__WHAT YOU SHOULD DO__: Output the entries below as a JSON list of strings with one string for each line, leaving out the blank lines.

Scene question records:
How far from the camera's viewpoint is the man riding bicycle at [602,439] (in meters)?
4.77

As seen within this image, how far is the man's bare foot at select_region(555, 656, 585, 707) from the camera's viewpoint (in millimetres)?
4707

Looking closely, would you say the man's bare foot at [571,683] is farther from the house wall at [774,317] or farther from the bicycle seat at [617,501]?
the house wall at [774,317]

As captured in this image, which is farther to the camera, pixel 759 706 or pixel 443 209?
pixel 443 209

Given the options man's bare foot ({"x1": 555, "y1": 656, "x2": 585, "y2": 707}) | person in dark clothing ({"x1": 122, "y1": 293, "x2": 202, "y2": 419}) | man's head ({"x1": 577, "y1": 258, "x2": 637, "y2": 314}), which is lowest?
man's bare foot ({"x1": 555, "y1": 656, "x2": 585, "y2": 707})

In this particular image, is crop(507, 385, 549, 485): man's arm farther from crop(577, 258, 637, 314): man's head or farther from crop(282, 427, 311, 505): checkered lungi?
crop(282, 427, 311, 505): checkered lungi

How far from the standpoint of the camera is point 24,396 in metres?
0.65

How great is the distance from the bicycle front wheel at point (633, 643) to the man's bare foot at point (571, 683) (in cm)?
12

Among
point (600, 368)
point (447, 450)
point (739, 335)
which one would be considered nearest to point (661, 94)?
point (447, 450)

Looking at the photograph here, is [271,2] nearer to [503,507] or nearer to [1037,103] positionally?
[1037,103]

__RESULT OF THIS EXERCISE__:
[
  "How far from the camera's viewpoint is the man riding bicycle at [602,439] (in meters)?",
  "4.77",
  "As seen within this image, how far is the man's bare foot at select_region(555, 656, 585, 707) from the camera's viewpoint (in millimetres)?",
  "4707",
  "Looking closely, would you say the man's bare foot at [571,683] is farther from the house wall at [774,317] or farther from the bicycle seat at [617,501]?",
  "the house wall at [774,317]",
  "As captured in this image, which is farther to the camera, pixel 759 706 or pixel 443 209?",
  "pixel 443 209",
  "Given the options man's bare foot ({\"x1\": 555, \"y1\": 656, \"x2\": 585, \"y2\": 707}) | person in dark clothing ({\"x1\": 122, \"y1\": 293, \"x2\": 202, \"y2\": 419}) | man's head ({\"x1\": 577, \"y1\": 258, \"x2\": 637, \"y2\": 314}), which is lowest?",
  "man's bare foot ({\"x1\": 555, \"y1\": 656, \"x2\": 585, \"y2\": 707})",
  "In this particular image, is crop(507, 385, 549, 485): man's arm farther from crop(577, 258, 637, 314): man's head or farther from crop(282, 427, 311, 505): checkered lungi?",
  "crop(282, 427, 311, 505): checkered lungi",
  "How far from the standpoint of the camera is point 24,396 in metres?",
  "0.65",
  "How great is the distance from the bicycle front wheel at point (633, 643) to the man's bare foot at point (571, 683) (in cm)?",
  "12",
  "Among",
  "point (600, 368)",
  "point (447, 450)",
  "point (739, 335)",
  "which one would be considered nearest to point (661, 94)?",
  "point (447, 450)",
  "Looking at the photograph here, is [271,2] nearer to [503,507] or nearer to [1037,103] positionally?",
  "[1037,103]"
]